Pix2Pix generative adversarial network for low dose myocardial perfusion SPECT denoising

Jingzhang Sun; Yu Du; ChienYing Li; Tung-Hsin Wu; BangHung Yang; Greta S P Mok

doi:10.21037/qims-21-1042

Pix2Pix generative adversarial network for low dose myocardial perfusion SPECT denoising

Quant Imaging Med Surg. 2022 Jul;12(7):3539-3555. doi: 10.21037/qims-21-1042.

Authors

Jingzhang Sun¹, Yu Du^{1

2}, ChienYing Li^{3

4}, Tung-Hsin Wu³, BangHung Yang^{3

4}, Greta S P Mok^{1

2}

Affiliations

¹ Biomedical Imaging Laboratory (BIG), Department of Electrical and Computer Engineering, Faculty of Science and Technology, University of Macau, Macau, China.
² Center for Cognitive and Brain Sciences, Institute of Collaborative Innovation, University of Macau, Macau, China.
³ Department of Biomedical Imaging and Radiological Sciences, National Yang Ming Chiao Tung University, Taipei.
⁴ Department of Nuclear Medicine, Taipei Veterans General Hospital, Taipei.

Abstract

Background: Myocardial perfusion (MP) SPECT is a well-established method for diagnosing cardiac disease, yet its radiation risk poses safety concern. This study aims to apply and evaluate the use of Pix2Pix generative adversarial network (Pix2Pix GAN) in denoising low dose MP SPECT images.

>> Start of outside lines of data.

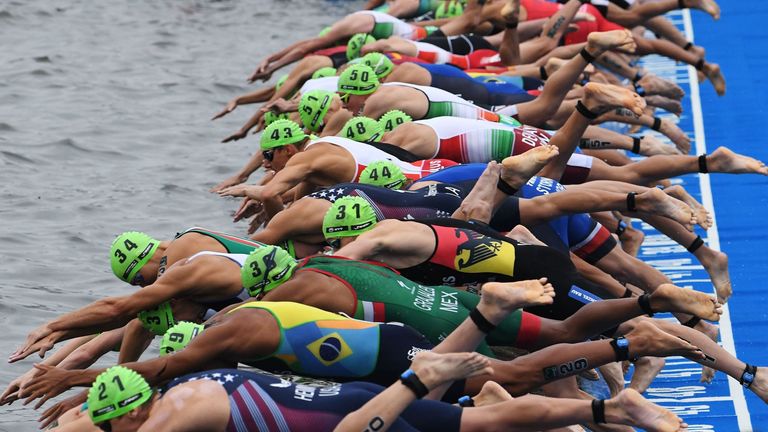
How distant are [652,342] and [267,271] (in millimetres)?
2360

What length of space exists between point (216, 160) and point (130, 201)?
2592mm

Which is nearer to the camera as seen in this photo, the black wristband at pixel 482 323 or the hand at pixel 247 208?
the black wristband at pixel 482 323

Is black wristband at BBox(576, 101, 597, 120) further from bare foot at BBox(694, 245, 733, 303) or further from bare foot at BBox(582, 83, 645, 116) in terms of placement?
bare foot at BBox(694, 245, 733, 303)

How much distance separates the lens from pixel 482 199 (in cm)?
950

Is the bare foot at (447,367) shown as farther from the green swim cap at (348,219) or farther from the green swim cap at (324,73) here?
the green swim cap at (324,73)

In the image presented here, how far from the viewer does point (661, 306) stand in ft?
26.6

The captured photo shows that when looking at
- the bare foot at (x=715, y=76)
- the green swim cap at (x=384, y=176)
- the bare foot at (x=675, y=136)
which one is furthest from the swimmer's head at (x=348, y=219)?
the bare foot at (x=715, y=76)

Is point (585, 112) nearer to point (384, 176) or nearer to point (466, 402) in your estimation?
point (384, 176)

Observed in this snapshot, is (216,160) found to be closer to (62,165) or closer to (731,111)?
(62,165)

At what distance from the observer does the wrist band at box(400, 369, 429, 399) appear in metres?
6.80

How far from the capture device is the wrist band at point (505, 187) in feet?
31.5

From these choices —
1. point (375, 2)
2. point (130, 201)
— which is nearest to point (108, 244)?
point (130, 201)

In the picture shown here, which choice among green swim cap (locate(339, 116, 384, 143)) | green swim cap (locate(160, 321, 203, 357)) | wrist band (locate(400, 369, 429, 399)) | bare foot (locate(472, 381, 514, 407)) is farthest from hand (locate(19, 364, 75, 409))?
green swim cap (locate(339, 116, 384, 143))

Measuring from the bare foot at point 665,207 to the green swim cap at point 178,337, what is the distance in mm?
3485
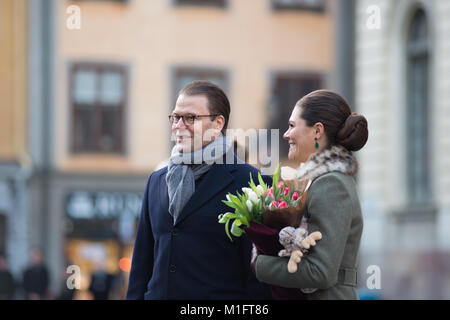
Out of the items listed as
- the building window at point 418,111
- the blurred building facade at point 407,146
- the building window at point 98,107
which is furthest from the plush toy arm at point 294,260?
the building window at point 98,107

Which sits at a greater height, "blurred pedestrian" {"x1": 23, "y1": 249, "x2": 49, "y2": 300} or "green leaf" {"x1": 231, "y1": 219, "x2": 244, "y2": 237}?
"green leaf" {"x1": 231, "y1": 219, "x2": 244, "y2": 237}

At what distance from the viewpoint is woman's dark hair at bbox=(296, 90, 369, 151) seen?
4273 millimetres

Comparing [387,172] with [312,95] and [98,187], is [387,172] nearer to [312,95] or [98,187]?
[98,187]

Methods: One hundred male and female patients with different ^99mTc-sestamibi activity distributions, organ and body sizes were simulated by a population of digital 4D Extended Cardiac Torso (XCAT) phantoms. Realistic noisy SPECT projections of full dose of 987 MBq injection and 16 min acquisition, and low dose ranged from 1/20 to 1/2 of the full dose, were generated by an analytical projector from the right anterior oblique (RAO) to the left posterior oblique (LPO) positions. Additionally, twenty patients underwent ~1,184 MBq ^99mTc-sestamibi stress SPECT/CT scan were also retrospectively recruited for the study. For each patient, low dose SPECT images (7/10 to 1/10 of full dose) were generated from the full dose list mode data. Our Pix2Pix GAN model was trained with full dose and low dose reconstructed SPECT image pairs. Normalized mean square error (NMSE), structural similarity index (SSIM), coefficient of variation (CV), full-width-at-half-maximum (FWHM) and relative defect size differences (RSD) of Pix2Pix GAN processed images were evaluated along with a reference convolutional auto encoder (CAE) network and post-reconstruction filters.

Results: NMSE values of 0.0233±0.004 vs. 0.0249±0.004 and 0.0313±0.007 vs. 0.0579±0.016 were obtained on 1/2 and 1/20 dose level for Pix2Pix GAN and CAE in the simulation study, while they were 0.0376±0.010 vs. 0.0433±0.010 and 0.0907±0.020 vs. 0.1186±0.025 on 7/10 and 1/10 dose level in the clinical study. Similar results were also obtained from the SSIM, CV, FWHM and RSD values. Overall, the use of Pix2Pix GAN was superior to other denoising methods in all physical indices, particular in the lower dose levels in the simulation and clinical study.

Conclusions: The Pix2Pix GAN method is effective to reduce the noise level of low dose MP SPECT. Further studies on clinical performance are warranted to demonstrate its full clinical effectiveness.

Keywords: Generative adversarial network; Pix2Pix; denoising; low dose; myocardial perfusion (MP) SPECT.